Suppose you could write in your personal blog and have a summary of your post show up on popular social-media sites like Twitter, LinkedIn, Google+ and Facebook – and then have responses on those sites show up as comments in your blog? You can, and if some talented programmers have their way you’ll soon be able to do so easily. In fact, it’s what I’m doing right now with this post, which is also running at Slate Magazine.
Why would you or I want to do this? Simple: We’re in danger of losing what’s made the Internet the most important medium in history – a decentralized platform where the people at the edges of the networks – that would be you and me – don’t need permission to communicate, create and innovate.
This isn’t a knock on social networks’ legitimacy, or their considerable utility. But when we use centralized services like social media sites, however helpful and convenient they may be, we are handing over ultimate control to third parties that profit from our work, material that exists on their sites only as long as they allow.

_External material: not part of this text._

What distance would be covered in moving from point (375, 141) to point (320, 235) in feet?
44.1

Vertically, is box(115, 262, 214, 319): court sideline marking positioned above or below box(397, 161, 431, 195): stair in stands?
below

Even if most people don’t recognize what’s at stake – yet – I’m happy to say that a small but growing group of technologists does. And they’ve created what they call the “Indie Web” movement to do something about it, in an extended online conversation and at periodic in-person meetings. The latter are IndieWebCamps, where they gather to hack together tools aimed at liberating us, to the extent possible, from centralized control – what the Web’s key inventor, Tim Berners-Lee, has called “re-decentralization” of the Net. In their early work they’re taking advantage of the good things the social network “silos,” as they call them, can offer, while ensuring that the data we create, and as much of the conversation it engenders, lives in our own home-base sites.